But in an edge environment, if you get things wrong and you
have to go back out and send engineers to every site, you're
talking about a multiple of your normal operating cost for that
site for the year.
And I think that's where the focus of cost needs to be more
the whole life cycle of the application.
And remembering that over 10 years, we're probably going to want to deploy additional applications out there.
There must be some tensions around having enough resources for future applications versus just current applications.
Yeah, the big issue for the end user is that they start with one application that they need to deploy.
They have a use case.
They have the economics for it,
which means that they know what kind of benefit they expect the application to bring
in terms of added value, increased reliability, and so on.
The Edge application is built around that initial core application.
What we found is that after roughly one year or two years,
they start to deploy more because they
see the value of it they already invested in the infrastructure the software the knowledge that is
needed to understand how to keep it up and at that point they start to see the value of platforms
that can grow more or less linearly without having to change everything or to have to
drop things down so that it will be able to, let's say, continue to operate even if you
change the application itself.
Carlo, I want to get back to one of the things you said at the very top, and that is the
importance of making sure that you have a functional system in the lab.
Because as you point out, it's very easy on your lab or on your desktop to put something together
that sort of works. But to have something that is guaranteed, absolutely, definitely, 100%
will work when it's deployed on site, when it's deployed at scale, and when it's deployed over time is
absolutely critical. How do you do that? I mean, how can you possibly test that with, you know,
and know for sure that it's going to work? Well, the key aspect is treating everything
as a possible failure, both the hardware and the software. That's why there is one aspect of edge, which is autonomics,
the ability for the system to be able to compensate for failures,
which will happen.
If there is one thing that will be certain is that you will have failures.
So you need to have a system that is able to reliably take
and handle issues like storage that doesn't work,
maybe sometimes work and sometimes don't.

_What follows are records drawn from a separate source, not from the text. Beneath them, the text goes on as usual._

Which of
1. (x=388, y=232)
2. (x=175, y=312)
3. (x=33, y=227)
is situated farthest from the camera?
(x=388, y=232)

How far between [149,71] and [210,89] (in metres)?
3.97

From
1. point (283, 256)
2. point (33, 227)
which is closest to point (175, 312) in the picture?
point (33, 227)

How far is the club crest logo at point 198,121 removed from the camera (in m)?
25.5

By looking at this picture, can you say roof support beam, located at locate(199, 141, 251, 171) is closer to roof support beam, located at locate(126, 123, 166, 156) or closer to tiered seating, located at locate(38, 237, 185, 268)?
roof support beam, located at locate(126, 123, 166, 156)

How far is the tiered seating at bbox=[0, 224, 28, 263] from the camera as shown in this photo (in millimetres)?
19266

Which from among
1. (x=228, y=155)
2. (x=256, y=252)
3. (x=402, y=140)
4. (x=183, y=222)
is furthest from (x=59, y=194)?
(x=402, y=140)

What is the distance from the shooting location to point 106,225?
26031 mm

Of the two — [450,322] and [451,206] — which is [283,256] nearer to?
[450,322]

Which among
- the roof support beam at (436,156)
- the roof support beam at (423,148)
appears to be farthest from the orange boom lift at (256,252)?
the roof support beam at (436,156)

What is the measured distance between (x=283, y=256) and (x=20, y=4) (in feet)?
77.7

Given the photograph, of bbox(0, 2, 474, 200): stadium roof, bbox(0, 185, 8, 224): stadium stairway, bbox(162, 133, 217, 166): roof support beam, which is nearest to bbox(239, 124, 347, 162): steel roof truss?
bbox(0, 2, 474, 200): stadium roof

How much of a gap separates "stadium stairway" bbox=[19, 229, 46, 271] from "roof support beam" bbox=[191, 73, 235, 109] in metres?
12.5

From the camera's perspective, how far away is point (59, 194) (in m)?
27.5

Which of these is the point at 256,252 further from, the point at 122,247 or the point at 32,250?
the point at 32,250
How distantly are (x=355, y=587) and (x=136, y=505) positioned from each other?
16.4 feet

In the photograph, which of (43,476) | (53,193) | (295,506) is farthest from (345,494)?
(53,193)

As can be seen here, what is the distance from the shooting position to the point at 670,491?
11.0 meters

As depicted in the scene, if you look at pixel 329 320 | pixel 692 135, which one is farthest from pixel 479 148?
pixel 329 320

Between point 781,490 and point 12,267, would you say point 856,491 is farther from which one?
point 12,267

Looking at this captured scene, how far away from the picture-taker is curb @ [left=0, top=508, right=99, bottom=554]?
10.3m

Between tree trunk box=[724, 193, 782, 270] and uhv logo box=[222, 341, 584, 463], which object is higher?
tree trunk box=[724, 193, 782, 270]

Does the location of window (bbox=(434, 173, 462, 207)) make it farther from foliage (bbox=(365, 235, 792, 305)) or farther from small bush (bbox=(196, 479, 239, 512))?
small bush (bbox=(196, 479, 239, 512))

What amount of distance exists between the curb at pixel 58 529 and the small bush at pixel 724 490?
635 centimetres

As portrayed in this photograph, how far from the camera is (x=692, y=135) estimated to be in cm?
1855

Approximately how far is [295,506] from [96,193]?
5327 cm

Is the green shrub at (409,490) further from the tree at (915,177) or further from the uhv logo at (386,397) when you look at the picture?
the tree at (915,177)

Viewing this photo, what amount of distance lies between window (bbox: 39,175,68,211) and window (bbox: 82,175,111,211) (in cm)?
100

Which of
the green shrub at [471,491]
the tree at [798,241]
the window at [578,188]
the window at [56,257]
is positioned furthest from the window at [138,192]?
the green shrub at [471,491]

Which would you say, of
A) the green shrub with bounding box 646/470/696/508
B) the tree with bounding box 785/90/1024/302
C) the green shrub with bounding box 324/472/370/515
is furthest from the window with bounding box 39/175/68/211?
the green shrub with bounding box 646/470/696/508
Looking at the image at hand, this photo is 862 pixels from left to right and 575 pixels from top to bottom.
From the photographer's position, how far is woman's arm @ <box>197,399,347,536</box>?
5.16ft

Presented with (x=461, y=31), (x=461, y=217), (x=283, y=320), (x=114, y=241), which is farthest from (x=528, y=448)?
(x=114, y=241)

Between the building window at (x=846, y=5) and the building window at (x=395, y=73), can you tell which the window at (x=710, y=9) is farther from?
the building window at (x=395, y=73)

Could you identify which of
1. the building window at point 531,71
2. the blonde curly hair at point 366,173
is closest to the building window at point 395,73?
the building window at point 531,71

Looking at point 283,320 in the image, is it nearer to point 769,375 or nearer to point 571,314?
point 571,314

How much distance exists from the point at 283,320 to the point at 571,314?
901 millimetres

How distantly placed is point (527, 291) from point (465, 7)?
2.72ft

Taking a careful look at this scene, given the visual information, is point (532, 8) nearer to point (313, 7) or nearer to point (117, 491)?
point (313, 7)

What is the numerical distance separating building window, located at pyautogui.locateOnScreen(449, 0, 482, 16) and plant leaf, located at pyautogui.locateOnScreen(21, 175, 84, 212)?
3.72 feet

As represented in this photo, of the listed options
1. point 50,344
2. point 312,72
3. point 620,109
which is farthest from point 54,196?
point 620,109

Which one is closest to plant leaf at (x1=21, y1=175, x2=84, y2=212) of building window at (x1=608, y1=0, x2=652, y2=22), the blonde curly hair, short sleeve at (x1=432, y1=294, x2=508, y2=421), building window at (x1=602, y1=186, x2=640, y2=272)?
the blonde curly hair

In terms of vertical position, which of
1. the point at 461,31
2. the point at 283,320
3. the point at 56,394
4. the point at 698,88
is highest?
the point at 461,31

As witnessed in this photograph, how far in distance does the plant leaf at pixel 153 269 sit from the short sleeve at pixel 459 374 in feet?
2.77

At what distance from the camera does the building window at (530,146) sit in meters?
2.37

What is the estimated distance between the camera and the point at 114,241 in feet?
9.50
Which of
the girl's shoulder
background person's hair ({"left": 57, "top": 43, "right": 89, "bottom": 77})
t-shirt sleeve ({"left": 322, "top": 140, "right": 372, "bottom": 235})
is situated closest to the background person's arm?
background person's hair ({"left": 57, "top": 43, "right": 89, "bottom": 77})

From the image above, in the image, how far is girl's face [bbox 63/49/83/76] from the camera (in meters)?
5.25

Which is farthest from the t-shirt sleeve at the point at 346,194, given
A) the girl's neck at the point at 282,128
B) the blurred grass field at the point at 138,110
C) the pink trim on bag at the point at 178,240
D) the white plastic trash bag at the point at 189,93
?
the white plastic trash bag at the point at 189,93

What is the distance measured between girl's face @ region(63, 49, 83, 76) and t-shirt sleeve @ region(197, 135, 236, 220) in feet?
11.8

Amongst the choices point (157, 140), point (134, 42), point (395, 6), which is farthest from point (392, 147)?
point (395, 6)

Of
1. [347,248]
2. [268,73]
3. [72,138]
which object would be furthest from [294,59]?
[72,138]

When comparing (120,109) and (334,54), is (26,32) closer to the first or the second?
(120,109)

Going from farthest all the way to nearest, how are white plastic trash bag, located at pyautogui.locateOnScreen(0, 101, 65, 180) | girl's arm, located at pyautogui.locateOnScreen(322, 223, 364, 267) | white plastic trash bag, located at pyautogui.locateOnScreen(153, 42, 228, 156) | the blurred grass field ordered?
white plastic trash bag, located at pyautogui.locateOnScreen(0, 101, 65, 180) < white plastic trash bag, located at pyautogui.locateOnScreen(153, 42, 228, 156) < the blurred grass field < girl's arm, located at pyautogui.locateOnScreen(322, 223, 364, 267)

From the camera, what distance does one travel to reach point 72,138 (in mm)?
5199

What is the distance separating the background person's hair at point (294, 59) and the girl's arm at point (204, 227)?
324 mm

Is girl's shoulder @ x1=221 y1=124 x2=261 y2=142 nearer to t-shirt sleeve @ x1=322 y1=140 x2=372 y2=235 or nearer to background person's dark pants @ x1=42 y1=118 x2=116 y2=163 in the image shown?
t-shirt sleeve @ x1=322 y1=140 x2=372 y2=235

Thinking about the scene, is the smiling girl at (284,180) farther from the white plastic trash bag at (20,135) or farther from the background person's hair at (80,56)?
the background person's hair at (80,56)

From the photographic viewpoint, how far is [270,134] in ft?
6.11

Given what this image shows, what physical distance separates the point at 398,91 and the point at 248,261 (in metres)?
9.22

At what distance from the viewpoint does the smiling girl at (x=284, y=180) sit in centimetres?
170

Like, for example, we have a system that has been deployed in a platform that we discovered
later on that was vibrating.
So when it started vibrating, the storage stopped working and it started back
again after a few minutes. Or you have systems that overheat, like we had one in Ethiopia,
which is, let's say, basically exposed under the sun. Everything, including the software
components themselves, needs to be treated as something that can fail and needs to be able to
restart or compensate automatically. When you have something like this, you can be reasonably secure
that you have a minimum level of support for the infrastructure for supporting your application
and eventually have someone that can do the fine-tuning if it's needed. But the idea is that when you deploy 10,000 systems,
you will have roughly 1% that do have some kind of failure.
And you need to make sure that this failure is handled automatically
because otherwise you're looking at having a full staff of 10 people or so
just doing firefighting.
Do you see customers looking to receive that sort of redundancy and reliability out of an underlying platform,
which is more akin to how enterprises build their applications?
An application can assume everything underneath it is perfect.
Or do you see customers building it more like it runs on a cloud where your application has to tolerate the
underlying infrastructure failing or is it a combination of both of those things that comes
together to build the system that's a very good question it really depends on the customer and
the kind of basic technology choices that they make when deploying an application.
What we saw from our current customers is that, first of all,
despite all the talk about containers, a vast majority of them still deploy VMs.
They do have homegrown VMs.
They do have applications from major providers that still run in VMs, and they will
keep to be running VMs for a long time. So you need to have some underlying layer that provides
reliability for these VMs. You cannot simply expect everything to be handled at the application
level. We see a movement towards reliability at the highest level, for example, through Kubernetes or other, let's say, management platforms.
The biggest problem is that some of this platform come from the world of the data center, especially large scale data centers.
So they expect a level of availability and in a quantity of resources that sometimes is not available at
the edge we know a customer that started in the edge to deploy a platform based on kubernetes
and they started by saying okay we need to boot it 192 gigabytes of memory and basically they when
the technician said okay we have a space for something that is book-sized
and should consume no more than 40 watts,
and basically it will have 8 gigabytes of memory,
say, oh, well, then we were not using Kubernetes.
The biggest point is that, again, the application is king.
What drives everything is the application.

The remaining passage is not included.